*DOCUMENT EXCERPT:*
--------------------------------------------------

| rskip | title | description | status | purpose | author | layer | complexity | created |
|---|---|---|---|---|---|---|---|---|
75 |
Native Off-Chain Probabilistic payments |
Draft |
Sca |
SDL (@sergiodemianlerner) |
Core |
2 |
2018-05-07 |
| RSKIP | 75 |
|---|---|
| Title | Native Off-Chain Probabilistic payments |
| Created | 07-MAY-2018 |
| Author | SDL |
| Purpose | Sca |
| Layer | Core |
| Complexity | 2 |
| Status | Draft |
Transaction costs will increase with the demand for the platform services because the block gas limit cannot be arbitrarily increased without affecting other properties of the platform. The second layer payment networks, such as Lumino, enable off-chain payments at low cost. However these networks require pre-locking funds. In this RSKIP we propose an alternative to the second layer networks to perform cheaper payments without the need to lock funds, based of probabilistic payments. Also this RSKIP proposes one variant of off-chain probabilistic payments.

--------------------------------------------------

*DATASET CONTENT:*
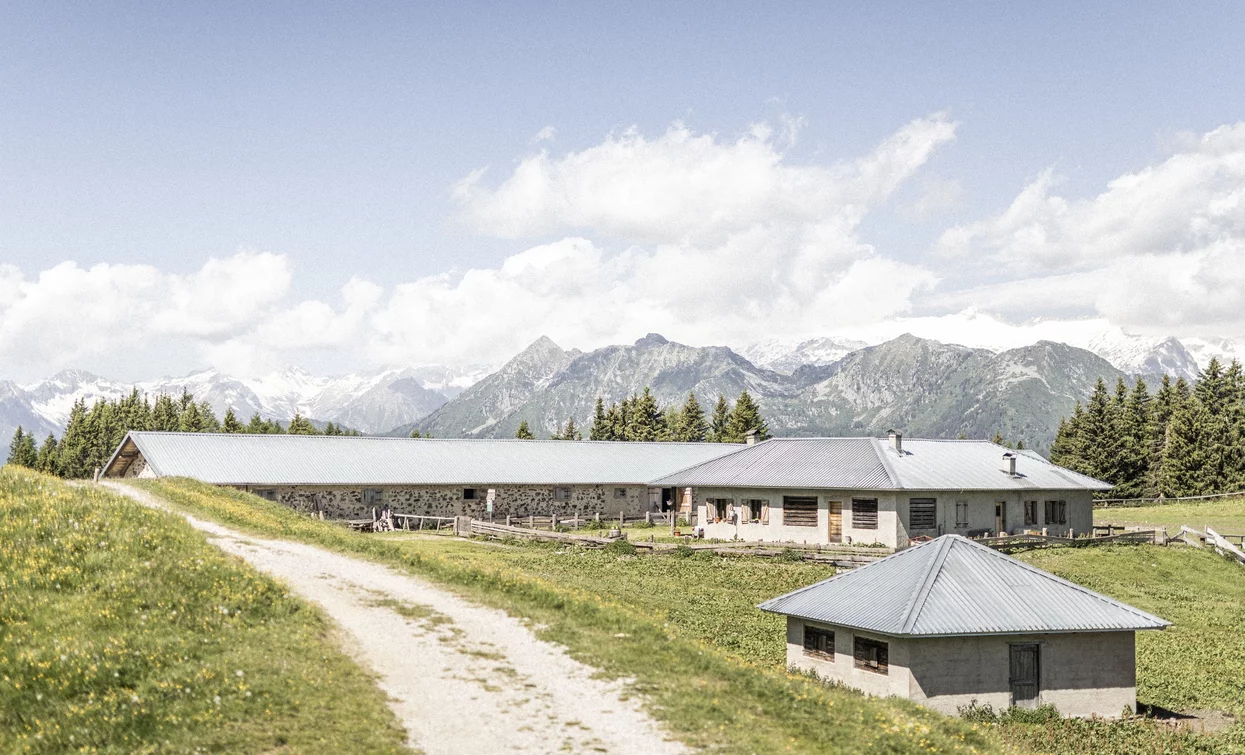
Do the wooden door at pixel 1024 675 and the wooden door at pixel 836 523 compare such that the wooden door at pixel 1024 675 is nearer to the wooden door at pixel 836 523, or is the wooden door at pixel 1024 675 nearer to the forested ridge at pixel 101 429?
the wooden door at pixel 836 523

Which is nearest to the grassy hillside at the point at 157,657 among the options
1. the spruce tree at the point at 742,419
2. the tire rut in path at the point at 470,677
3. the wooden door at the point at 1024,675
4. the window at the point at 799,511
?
the tire rut in path at the point at 470,677

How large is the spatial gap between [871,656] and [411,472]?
42.8m

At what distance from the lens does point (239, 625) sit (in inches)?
739

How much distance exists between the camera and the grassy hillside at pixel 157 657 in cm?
1448

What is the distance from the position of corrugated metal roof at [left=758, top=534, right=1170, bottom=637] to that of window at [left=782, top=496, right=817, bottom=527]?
27.6 meters

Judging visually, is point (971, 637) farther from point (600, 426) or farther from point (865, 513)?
point (600, 426)

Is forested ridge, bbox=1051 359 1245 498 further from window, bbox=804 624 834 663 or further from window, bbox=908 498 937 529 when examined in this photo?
window, bbox=804 624 834 663

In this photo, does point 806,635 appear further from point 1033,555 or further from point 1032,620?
point 1033,555

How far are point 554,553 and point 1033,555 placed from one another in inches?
1011

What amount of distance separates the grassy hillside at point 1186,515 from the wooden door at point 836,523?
2850 centimetres

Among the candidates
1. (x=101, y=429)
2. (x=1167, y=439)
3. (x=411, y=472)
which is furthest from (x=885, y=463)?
(x=101, y=429)

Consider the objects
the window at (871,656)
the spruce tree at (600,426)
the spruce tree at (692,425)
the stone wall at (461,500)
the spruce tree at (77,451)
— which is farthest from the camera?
the spruce tree at (600,426)

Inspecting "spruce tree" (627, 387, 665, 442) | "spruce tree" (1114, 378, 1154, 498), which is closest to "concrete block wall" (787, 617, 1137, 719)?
"spruce tree" (1114, 378, 1154, 498)

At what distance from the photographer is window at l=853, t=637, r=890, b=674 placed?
24606 millimetres
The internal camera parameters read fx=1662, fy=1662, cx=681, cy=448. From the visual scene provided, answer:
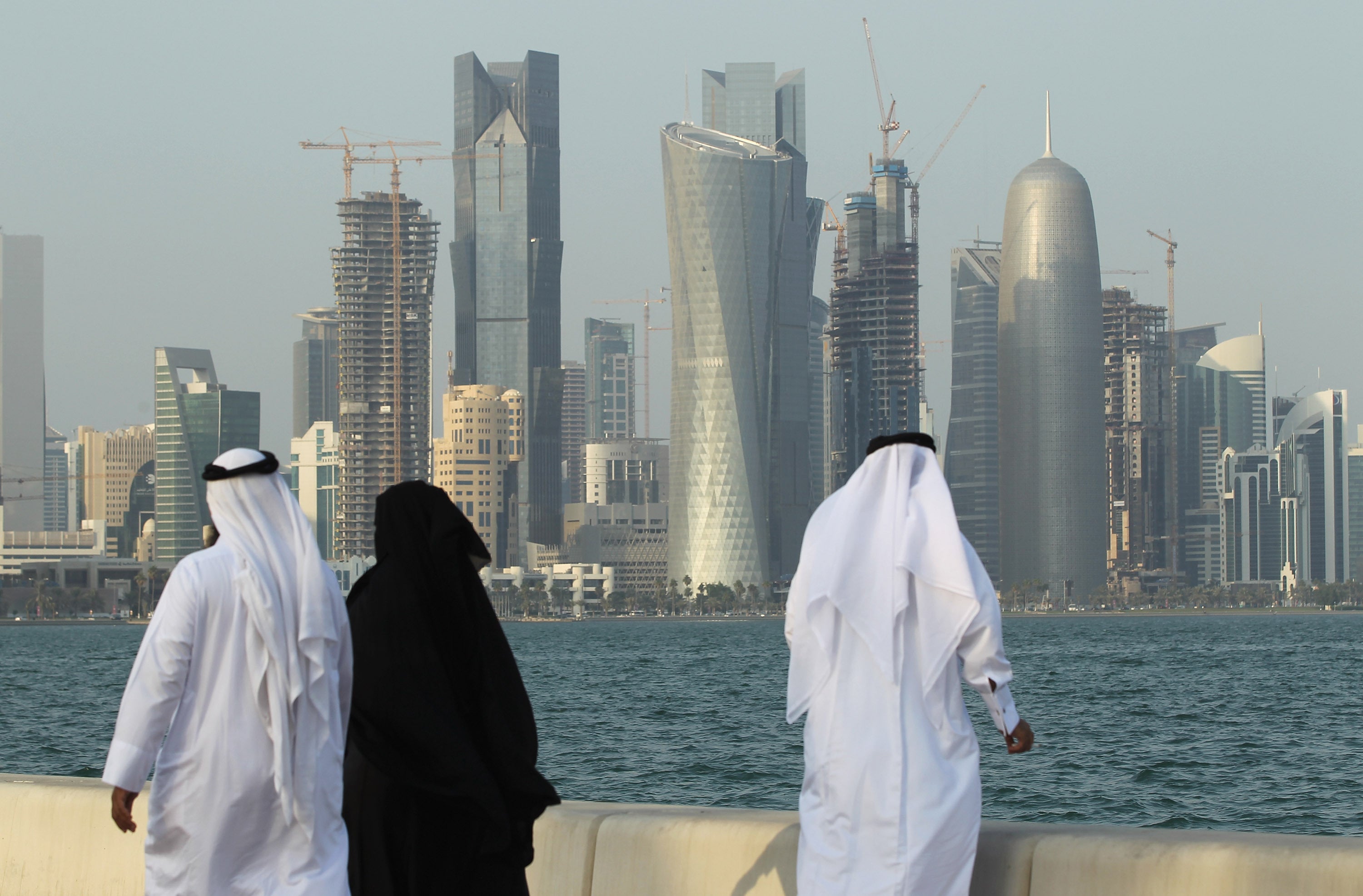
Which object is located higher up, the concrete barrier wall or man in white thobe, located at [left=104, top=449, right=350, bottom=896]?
man in white thobe, located at [left=104, top=449, right=350, bottom=896]

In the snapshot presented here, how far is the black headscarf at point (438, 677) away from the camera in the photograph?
4.82 meters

--------------------------------------------------

*PROBLEMS AND TASKS:*
A) According to the RSKIP 75 proposal, what do second layer payment networks such as Lumino require?
B) Using the RSKIP 75 proposal, explain why transaction costs on the platform are expected to rise.

*ANSWERS FOR THE EXERCISE:*
A) They require pre-locking funds.

B) Transaction costs will increase as demand for the platform's services grows. The block gas limit cannot be raised arbitrarily to absorb that demand, because doing so would affect other properties of the platform.